The myth of privacy invasion

Members of Congress are returning to Capitol Hill, having assessed what's on voters' minds. They may have found that privacy ranks much lower among the public's concerns than the chattering classes report. And for good reasons.

Commentators have kept up a drumbeat about ever-rising threats to privacy. In Tampa, Fla., the police are reported to feed mug shots of crime suspects into computers connected to cameras that scan the faces of people in the street. Dick Armey, House majority leader, railed against cameras introduced to catch red-light runners. New police flashlights measure the alcohol on one's breath. New software from Microsoft and AOL is said to pose new threats to privacy.

Little wonder one of the new clichés is that privacy is at the same spot on the public learning - and alarm - curve as the environment was in the 1960s. And there are plenty of volunteers to don the Rachel Carson mantle and do for privacy what she did for nature in her book "Silent Spring." At least half a dozen books bemoan the death of privacy and the arrival of Big Brother. And a bunch of privacy advocacy groups keep filing legal cases against both public and private intruders.

Moreover, it is possible to find US public opinion polls that support the thesis that privacy is an endangered species. For instance, when asked if they fear loss of personal privacy by government use of the Internet and other technologies, more than half of all respondents (53 percent) said they were extremely concerned, according to a Hart-Teeter poll; another third were quite concerned. Only 1 out of 8 was not losing any sleep about such a loss.

Similarly, when asked if they wanted stronger laws to protect privacy, the majority said, in effect, "by all means." Note, however, that these are cost-free questions. It is like asking if you want more fresh air, good movies, or better government - with no additional effort or expenditure on your part. The only surprise here is that anybody demurs.

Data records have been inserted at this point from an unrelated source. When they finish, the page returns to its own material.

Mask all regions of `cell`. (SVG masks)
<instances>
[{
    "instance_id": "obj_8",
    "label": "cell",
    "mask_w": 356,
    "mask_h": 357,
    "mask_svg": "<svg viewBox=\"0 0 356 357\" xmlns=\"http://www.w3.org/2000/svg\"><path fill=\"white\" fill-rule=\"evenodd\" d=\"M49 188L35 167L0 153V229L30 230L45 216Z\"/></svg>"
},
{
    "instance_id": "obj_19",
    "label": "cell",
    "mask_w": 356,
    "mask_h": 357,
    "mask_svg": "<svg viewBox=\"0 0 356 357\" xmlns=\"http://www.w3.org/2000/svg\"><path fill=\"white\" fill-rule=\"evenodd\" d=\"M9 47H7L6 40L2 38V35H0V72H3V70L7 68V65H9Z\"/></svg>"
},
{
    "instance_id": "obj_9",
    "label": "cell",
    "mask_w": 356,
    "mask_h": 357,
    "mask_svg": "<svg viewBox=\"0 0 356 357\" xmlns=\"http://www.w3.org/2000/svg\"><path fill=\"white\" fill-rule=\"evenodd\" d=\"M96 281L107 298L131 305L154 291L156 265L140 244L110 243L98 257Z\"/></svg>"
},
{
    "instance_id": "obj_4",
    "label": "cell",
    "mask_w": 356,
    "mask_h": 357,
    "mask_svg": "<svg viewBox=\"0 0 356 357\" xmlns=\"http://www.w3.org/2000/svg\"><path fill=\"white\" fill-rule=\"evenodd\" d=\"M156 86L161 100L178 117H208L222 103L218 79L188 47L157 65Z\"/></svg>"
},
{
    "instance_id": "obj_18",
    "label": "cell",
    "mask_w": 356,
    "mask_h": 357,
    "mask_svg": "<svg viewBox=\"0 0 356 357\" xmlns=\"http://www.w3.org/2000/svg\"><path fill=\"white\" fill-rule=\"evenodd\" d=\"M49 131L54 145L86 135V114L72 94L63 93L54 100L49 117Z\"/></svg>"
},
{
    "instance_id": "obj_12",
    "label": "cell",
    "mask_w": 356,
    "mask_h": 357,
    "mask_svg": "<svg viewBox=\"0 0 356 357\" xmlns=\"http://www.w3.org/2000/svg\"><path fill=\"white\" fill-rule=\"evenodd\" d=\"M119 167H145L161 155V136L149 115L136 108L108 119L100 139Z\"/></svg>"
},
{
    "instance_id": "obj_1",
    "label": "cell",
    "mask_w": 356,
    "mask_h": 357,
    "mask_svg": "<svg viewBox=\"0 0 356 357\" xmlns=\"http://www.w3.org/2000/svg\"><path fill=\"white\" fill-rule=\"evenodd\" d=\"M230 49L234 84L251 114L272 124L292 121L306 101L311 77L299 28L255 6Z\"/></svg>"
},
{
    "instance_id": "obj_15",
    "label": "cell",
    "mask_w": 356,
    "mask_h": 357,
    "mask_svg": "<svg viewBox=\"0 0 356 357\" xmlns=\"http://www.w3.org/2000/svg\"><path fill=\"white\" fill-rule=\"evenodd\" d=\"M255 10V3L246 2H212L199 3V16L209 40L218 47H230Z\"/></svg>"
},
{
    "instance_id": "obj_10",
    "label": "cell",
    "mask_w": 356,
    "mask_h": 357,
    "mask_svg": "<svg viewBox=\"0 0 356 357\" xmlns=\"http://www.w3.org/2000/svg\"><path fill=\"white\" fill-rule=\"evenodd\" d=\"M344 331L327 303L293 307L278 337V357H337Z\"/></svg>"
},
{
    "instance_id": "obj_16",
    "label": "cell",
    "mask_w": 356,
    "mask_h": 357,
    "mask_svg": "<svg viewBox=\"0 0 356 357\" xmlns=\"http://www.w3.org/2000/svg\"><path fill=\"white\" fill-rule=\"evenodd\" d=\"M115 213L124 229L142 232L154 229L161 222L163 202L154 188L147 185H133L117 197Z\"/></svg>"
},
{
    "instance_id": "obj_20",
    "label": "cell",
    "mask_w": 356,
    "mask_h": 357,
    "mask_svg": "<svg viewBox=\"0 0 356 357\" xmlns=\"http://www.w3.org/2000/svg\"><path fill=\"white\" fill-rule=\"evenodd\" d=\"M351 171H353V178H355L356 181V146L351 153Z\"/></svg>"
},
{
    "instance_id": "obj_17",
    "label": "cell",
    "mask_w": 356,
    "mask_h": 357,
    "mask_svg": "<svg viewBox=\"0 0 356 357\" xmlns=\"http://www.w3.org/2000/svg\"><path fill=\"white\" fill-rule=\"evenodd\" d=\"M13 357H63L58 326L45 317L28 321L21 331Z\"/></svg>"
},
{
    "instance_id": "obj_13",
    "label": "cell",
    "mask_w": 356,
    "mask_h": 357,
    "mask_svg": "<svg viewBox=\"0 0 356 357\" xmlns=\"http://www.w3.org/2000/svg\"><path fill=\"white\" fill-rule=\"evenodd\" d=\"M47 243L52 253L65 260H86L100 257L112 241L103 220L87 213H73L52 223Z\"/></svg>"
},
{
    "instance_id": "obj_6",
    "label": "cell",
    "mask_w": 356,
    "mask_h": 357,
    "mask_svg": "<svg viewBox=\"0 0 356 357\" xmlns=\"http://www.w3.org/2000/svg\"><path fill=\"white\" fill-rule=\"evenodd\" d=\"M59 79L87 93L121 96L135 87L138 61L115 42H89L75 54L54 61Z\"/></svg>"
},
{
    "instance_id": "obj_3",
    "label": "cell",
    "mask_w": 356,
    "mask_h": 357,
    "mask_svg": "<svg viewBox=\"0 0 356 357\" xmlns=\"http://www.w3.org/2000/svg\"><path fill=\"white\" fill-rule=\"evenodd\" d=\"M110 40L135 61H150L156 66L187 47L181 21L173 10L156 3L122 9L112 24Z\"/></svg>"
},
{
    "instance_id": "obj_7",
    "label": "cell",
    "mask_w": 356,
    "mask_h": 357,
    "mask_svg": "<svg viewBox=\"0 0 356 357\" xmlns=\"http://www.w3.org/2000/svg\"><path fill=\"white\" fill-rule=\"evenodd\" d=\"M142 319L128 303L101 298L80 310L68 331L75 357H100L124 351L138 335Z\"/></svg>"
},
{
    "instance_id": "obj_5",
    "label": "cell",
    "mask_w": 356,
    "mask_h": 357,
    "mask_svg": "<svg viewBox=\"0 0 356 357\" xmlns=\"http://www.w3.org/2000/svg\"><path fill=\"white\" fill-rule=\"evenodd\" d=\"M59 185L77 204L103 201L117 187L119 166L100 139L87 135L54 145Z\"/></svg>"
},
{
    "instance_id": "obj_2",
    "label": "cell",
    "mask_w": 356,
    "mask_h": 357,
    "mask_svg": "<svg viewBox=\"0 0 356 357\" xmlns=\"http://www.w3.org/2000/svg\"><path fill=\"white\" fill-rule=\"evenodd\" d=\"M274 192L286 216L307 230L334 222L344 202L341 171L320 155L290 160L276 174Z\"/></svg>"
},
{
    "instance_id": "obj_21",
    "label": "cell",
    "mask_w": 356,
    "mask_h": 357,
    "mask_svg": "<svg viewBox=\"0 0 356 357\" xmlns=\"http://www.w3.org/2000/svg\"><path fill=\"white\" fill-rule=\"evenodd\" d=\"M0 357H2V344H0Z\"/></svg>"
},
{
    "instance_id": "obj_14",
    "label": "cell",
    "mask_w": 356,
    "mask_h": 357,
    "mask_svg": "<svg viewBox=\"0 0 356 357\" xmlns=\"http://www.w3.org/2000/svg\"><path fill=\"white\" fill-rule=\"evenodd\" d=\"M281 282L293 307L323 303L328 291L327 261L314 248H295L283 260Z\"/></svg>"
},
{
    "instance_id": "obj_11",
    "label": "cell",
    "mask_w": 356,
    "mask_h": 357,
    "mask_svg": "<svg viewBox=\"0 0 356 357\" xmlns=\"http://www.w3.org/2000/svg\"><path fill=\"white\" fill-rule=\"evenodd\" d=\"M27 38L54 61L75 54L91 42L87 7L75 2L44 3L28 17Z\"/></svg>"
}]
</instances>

But when it comes to "paying" anything for gaining more privacy, Americans reveal how strongly they really feel about alleged privacy violations. Asked if they bothered to check the privacy policy of a health or medical website they'd visited, only 1 out of 4 claimed they did. This is despite the fact that medical privacy concerns the most personal information of all. To gain a small discount, roughly 80 percent of Americans declared themselves willing and ready to divulge personal information. Asked if they would support new privacy protections if they hindered investigative journalism, the public clamor for more privacy quieted down substantially. John Schwartz just reported in The New York Times that companies that sell privacy-protecting software have a hard time finding a market.

In addition, when Americans are asked to rank privacy among other things they care about, in numerous polls they do not rank it particularly high. Reforming Medicare and introducing gun control typically rank higher.

The leading privacy researcher, Alan Westin, reviewed numerous findings and concluded that about 1 in 4 Americans is what he calls a "privacy fundamentalist" - truly agitated about it. Two-thirds of the public are what he calls "privacy pragmatics" who look at the costs and benefits involved - as they do in most other things. (The rest cannot be bothered.)

Privacy is one more area in which the public is well ahead of the crisis-mongering pundits. While President Bush nullified, deferred, opened for renegotiation, or diluted practically all of the laws and regulations President Clinton introduced in his last year in office, Mr. Bush did let stand an extensive new set of regulations that protect medical privacy.

People may well realize that for the first time in American history, this crucial form of privacy now has full-blown federal backing, rather than depending on a wild assortment of divergent state laws. The same holds for brand new regulations protecting financial privacy and that of children age 13 and younger. The simple fact is that we have more laws and regulations to protect privacy than we had, not only since the privacy panic started, but since the right to privacy became part of the Constitution.

And while alarms are sounded daily about new technologies that intrude, the public seems to be aware that there are all kinds of new devices that protect privacy better than it ever has been protected. This may sound like the ultimate Pollyanna-ish statement until you realize, for example, that high-powered encryption is now routinely built into new computers. As a result, communications sent via e-mail are much more secure and private than those sent by snail mail (which anyone who can get to your mailbox can read) or transmitted over phone lines (easily tapped, compared with encrypted e-mail) - not to mention faxes. The same holds for storing information. Despite all the limitations of passwords, I would rather have my medical records protected by them than locked in a filing cabinet. And audit trails, routinely used by hospitals and financial institutions, allow one to determine if any unauthorized party has accessed the data - a trick no paper record could accomplish.

The proof of my thesis - that reports that privacy is dying, and that the public is worked up about it are vastly exaggerated - will come soon. Far from rushing to introduce new privacy protections, I predict, members of Congress will load their agendas with other goodies - such as more protection for the environment.

Amitai Etzioni is the author of 'The Limits of Privacy' (Basic Books, 1999) and teaches at George Washington University.